Per fare sì che queste ricorrenze non siano soltanto una mera ripetizione di annunciati catastrofismi, perché non pensare a un’educazione entomologica di base delle persone, partendo dalle scuole? Le popolazioni degli insetti sono in drastico calo e questo, per l’equilibrio della biodiversità, è molto grave. Alla base di questo ci sono grossi problemi ambientali, è vero, ma forse imparare a riconoscere quello che vola e striscia intorno a noi e provarne meraviglia invece che solo terrore, orrore e desiderio di uccidere, sarebbe un’ottima strada per introdurre un diverso rapporto tra noi e il vivente. Gli insetti infatti sono ovunque, nel centro delle città super trafficate, nelle cantine e persino nei più igienizzati degli appartamenti e in Italia, a differenza dei Paesi tropicali, abbiamo davvero poche specie velenose: le api, le vespe, e i calabroni lo sono, e con loro bisogna sempre usare grande cautela, ma il non saper distinguere rischia di far prendere fischi per fiaschi. Quante volte mi è capitato di vedere persone in silenzio estatico davanti a un’ape posata su un fiore e quando svelavo che quella meravigliosa ape in realtà era un sirfide, dunque un dittero, parente delle mosche, il loro sguardo si riempiva di stupore.

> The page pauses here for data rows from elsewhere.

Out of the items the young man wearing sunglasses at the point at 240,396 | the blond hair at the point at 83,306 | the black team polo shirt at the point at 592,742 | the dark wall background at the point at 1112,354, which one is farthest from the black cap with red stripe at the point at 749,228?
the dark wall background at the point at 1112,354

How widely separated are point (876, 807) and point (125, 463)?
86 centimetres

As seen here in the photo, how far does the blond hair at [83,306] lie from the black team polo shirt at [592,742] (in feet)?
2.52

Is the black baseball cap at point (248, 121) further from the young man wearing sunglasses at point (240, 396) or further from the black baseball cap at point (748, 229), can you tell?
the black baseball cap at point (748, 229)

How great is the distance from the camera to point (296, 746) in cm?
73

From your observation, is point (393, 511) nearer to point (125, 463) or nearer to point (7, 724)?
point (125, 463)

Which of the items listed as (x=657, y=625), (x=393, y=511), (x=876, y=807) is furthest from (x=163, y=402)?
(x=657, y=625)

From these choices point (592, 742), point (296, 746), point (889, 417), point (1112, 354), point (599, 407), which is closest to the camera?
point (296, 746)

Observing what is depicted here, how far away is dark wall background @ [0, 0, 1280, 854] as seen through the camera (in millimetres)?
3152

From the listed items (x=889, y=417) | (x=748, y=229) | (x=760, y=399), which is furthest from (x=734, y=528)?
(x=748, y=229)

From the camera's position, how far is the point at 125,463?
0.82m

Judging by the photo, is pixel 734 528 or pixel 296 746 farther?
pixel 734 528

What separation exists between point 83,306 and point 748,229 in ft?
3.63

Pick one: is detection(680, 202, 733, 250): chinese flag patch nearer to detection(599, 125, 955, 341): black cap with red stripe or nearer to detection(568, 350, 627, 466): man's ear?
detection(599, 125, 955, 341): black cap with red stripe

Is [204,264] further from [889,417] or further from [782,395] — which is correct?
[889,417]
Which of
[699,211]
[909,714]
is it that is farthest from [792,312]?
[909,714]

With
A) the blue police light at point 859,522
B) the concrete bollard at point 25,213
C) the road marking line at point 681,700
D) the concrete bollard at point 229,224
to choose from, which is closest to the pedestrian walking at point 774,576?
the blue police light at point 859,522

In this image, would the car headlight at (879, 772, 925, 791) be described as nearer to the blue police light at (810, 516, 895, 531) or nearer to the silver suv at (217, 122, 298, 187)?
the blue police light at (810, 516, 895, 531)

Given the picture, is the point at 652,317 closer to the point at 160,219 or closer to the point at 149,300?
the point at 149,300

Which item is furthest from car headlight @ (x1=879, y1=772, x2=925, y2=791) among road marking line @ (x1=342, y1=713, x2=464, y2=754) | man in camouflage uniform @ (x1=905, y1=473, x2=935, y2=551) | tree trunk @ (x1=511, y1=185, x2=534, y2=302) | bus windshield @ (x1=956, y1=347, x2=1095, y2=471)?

Il grande biologo Edward Wilson riteneva che le strade cittadine dotate di un servizio giardini piuttosto carente fossero un vero dono per la continuità delle popolazioni di insetti. Ed è proprio così. Quante volte ho fatto meravigliose osservazioni in questo campo camminando per le strade di Roma!
E allora perché non pensare che tutti noi possiamo fare qualcosa, mettendo delle piante sui nostri balconi, creando delle zone di osservazione nelle scuole, o delle piccole aiuole nelle case di riposo. La continuità di nutrizione è importante per gli impollinatori e l’osservazione del piccolo mondo alato, una volta accantonato il terrore, potrebbe diventare un passatempo capace di portare un po’ di serenità e leggerezza in un mondo sempre più cupo e disperato.